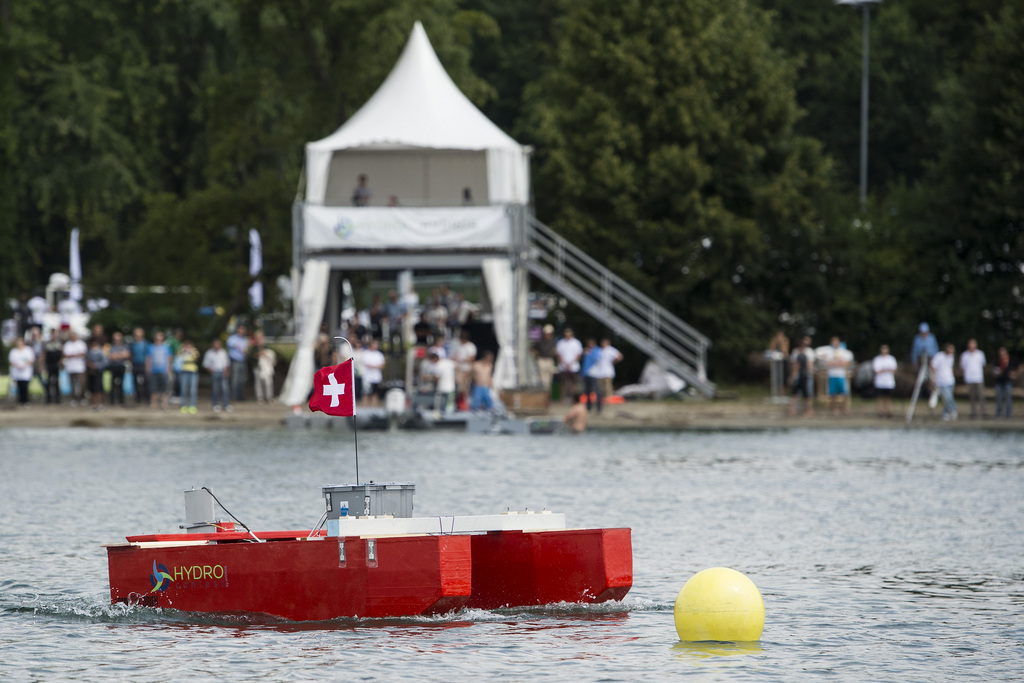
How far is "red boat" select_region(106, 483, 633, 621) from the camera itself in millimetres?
13250

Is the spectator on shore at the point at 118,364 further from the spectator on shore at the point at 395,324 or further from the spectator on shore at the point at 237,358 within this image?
the spectator on shore at the point at 395,324

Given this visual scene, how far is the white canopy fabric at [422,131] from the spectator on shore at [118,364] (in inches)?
206

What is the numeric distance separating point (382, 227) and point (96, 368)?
7.02m

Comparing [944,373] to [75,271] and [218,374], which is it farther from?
[75,271]

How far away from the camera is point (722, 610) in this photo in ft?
42.3

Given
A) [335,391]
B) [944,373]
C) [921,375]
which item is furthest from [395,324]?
[335,391]

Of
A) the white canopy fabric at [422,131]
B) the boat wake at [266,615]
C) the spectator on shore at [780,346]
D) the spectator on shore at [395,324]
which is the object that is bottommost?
the boat wake at [266,615]

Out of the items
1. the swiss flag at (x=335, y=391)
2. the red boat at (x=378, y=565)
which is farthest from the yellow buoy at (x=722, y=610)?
the swiss flag at (x=335, y=391)

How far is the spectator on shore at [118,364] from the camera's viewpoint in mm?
35719

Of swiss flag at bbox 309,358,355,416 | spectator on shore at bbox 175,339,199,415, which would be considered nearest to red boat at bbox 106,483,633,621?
swiss flag at bbox 309,358,355,416

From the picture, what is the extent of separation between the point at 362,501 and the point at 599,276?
87.6 ft

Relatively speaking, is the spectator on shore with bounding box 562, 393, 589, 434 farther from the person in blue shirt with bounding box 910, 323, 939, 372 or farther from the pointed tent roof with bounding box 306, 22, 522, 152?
the person in blue shirt with bounding box 910, 323, 939, 372

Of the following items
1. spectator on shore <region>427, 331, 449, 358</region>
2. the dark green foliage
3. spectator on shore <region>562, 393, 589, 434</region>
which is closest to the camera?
spectator on shore <region>562, 393, 589, 434</region>

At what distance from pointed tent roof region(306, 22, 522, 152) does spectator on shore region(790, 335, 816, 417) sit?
7979mm
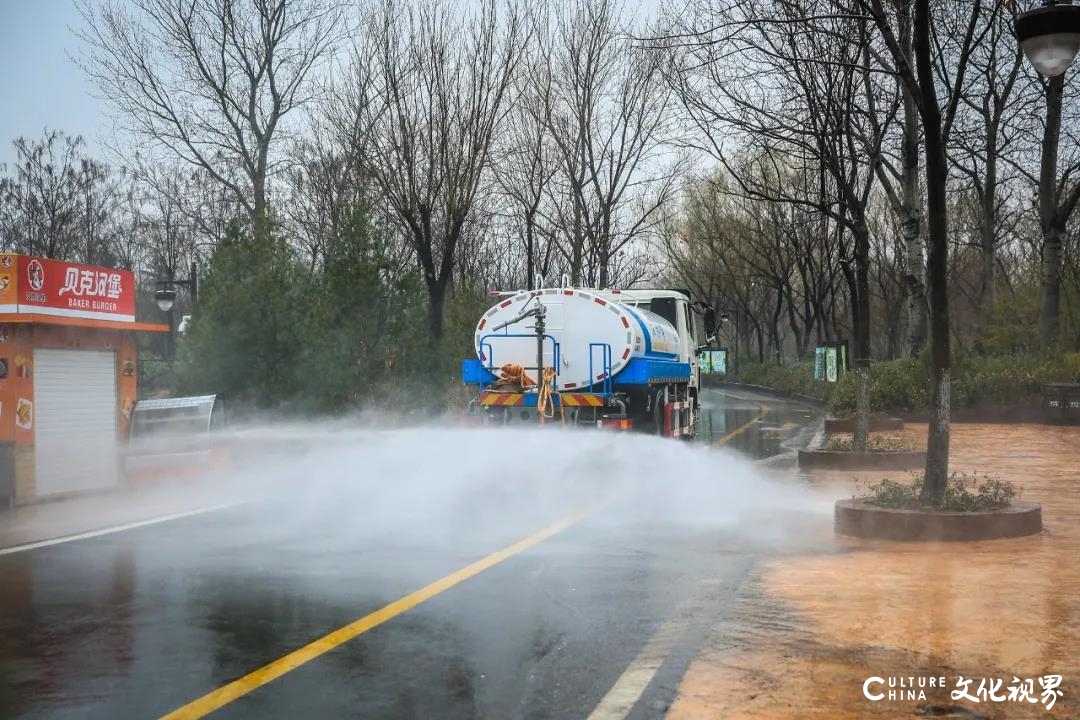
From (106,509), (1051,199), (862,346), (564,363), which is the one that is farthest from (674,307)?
(1051,199)

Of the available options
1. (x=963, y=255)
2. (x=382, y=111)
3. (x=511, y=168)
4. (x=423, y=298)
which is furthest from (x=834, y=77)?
(x=963, y=255)

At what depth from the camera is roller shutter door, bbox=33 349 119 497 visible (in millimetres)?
14750

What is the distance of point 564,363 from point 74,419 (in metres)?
6.47

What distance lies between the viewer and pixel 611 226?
127 ft

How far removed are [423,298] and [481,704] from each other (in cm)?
2020

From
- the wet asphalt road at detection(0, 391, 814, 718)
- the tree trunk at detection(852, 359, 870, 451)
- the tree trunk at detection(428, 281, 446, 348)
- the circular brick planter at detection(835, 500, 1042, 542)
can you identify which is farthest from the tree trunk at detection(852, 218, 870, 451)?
the tree trunk at detection(428, 281, 446, 348)

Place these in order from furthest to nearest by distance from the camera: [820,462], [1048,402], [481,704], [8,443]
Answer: [1048,402] → [820,462] → [8,443] → [481,704]

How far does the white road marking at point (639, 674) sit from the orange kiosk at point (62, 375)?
9831 millimetres

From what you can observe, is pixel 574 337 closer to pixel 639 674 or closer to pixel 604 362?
pixel 604 362

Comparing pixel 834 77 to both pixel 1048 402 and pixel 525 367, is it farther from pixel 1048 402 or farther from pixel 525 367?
pixel 1048 402

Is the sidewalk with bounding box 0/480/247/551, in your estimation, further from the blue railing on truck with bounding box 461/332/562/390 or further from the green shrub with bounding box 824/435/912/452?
the green shrub with bounding box 824/435/912/452

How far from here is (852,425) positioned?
25.3 meters

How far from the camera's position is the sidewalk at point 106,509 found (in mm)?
11750

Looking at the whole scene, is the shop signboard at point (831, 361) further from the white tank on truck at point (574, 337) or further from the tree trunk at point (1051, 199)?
the white tank on truck at point (574, 337)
━━━━━━━━━━━━━━━━━━━━━━━━━━━━━━
### Directions
Copy the data exactly. Any picture it contains is to be omitted.

### Right answer
How far is "red boat" select_region(106, 483, 633, 621) from the camera itself in millimetres?
13250

Is the spectator on shore at the point at 118,364 further from the spectator on shore at the point at 395,324 or further from the spectator on shore at the point at 237,358 within this image?
the spectator on shore at the point at 395,324

Given this visual scene, how far is the white canopy fabric at [422,131] from the spectator on shore at [118,364] (in inches)?
206

What is the numeric distance separating point (382, 227) and point (96, 368)?
7.02m

Comparing [944,373] to [75,271] and [218,374], which is it farther from?
[75,271]

How far away from the camera is point (722, 610) in this photo in ft?
42.3

Given
A) [335,391]
B) [944,373]
C) [921,375]
which item is furthest from [395,324]?
[335,391]

Of
A) the white canopy fabric at [422,131]
B) the boat wake at [266,615]
C) the spectator on shore at [780,346]
D) the spectator on shore at [395,324]
which is the object that is bottommost?
the boat wake at [266,615]

Out of the items
1. the swiss flag at (x=335, y=391)
2. the red boat at (x=378, y=565)
which is farthest from the yellow buoy at (x=722, y=610)?
the swiss flag at (x=335, y=391)

How far is the spectator on shore at [118,364] from the camera's viewpoint in mm?
35719

Of swiss flag at bbox 309,358,355,416 | spectator on shore at bbox 175,339,199,415, which would be considered nearest to red boat at bbox 106,483,633,621?
swiss flag at bbox 309,358,355,416

From the picture, what is the extent of separation between the point at 362,501 and the point at 599,276?
87.6 ft

Relatively speaking, is the spectator on shore with bounding box 562, 393, 589, 434 farther from the person in blue shirt with bounding box 910, 323, 939, 372 or farther from the pointed tent roof with bounding box 306, 22, 522, 152?
the person in blue shirt with bounding box 910, 323, 939, 372

Of the following items
1. spectator on shore <region>427, 331, 449, 358</region>
2. the dark green foliage
3. spectator on shore <region>562, 393, 589, 434</region>
which is closest to the camera?
spectator on shore <region>562, 393, 589, 434</region>

At what distance from pointed tent roof region(306, 22, 522, 152) does spectator on shore region(790, 335, 816, 417) sit?
7979mm
From (106,509), (1051,199), (862,346), (564,363), which is the one that is farthest from (674,307)?
(1051,199)

Of the available options
1. (x=963, y=255)
2. (x=382, y=111)
3. (x=511, y=168)
4. (x=423, y=298)
which is furthest from (x=834, y=77)?
(x=963, y=255)

At what depth from the camera is roller shutter door, bbox=33 349 119 497 visible (in millimetres)?
14750

What is the distance of point 564,363 from point 74,419 (in metres)?
6.47

What distance lies between the viewer and pixel 611 226?
127 ft

How far removed are [423,298] and [481,704] from each other (in cm)?
2020

From
- the wet asphalt road at detection(0, 391, 814, 718)
- the tree trunk at detection(852, 359, 870, 451)
- the tree trunk at detection(428, 281, 446, 348)
- the circular brick planter at detection(835, 500, 1042, 542)
can you identify which is farthest from the tree trunk at detection(852, 218, 870, 451)?
the tree trunk at detection(428, 281, 446, 348)

Place these in order from furthest to nearest by distance from the camera: [820,462], [1048,402], [481,704], [8,443]
Answer: [1048,402] → [820,462] → [8,443] → [481,704]

How far does the white road marking at point (639, 674) sit from the orange kiosk at point (62, 375)?
9831 millimetres

From what you can observe, is pixel 574 337 closer to pixel 639 674 or closer to pixel 604 362?
pixel 604 362

Comparing pixel 834 77 to both pixel 1048 402 and pixel 525 367, is it farther from pixel 1048 402 or farther from pixel 525 367?
pixel 1048 402

Is the sidewalk with bounding box 0/480/247/551, in your estimation, further from the blue railing on truck with bounding box 461/332/562/390 or further from the green shrub with bounding box 824/435/912/452?
the green shrub with bounding box 824/435/912/452

How far from here is (852,425) positioned?
25.3 meters

How far from the camera's position is the sidewalk at point 106,509 found (in mm)?
11750

Looking at the whole scene, is the shop signboard at point (831, 361) further from the white tank on truck at point (574, 337) or further from the tree trunk at point (1051, 199)?
the white tank on truck at point (574, 337)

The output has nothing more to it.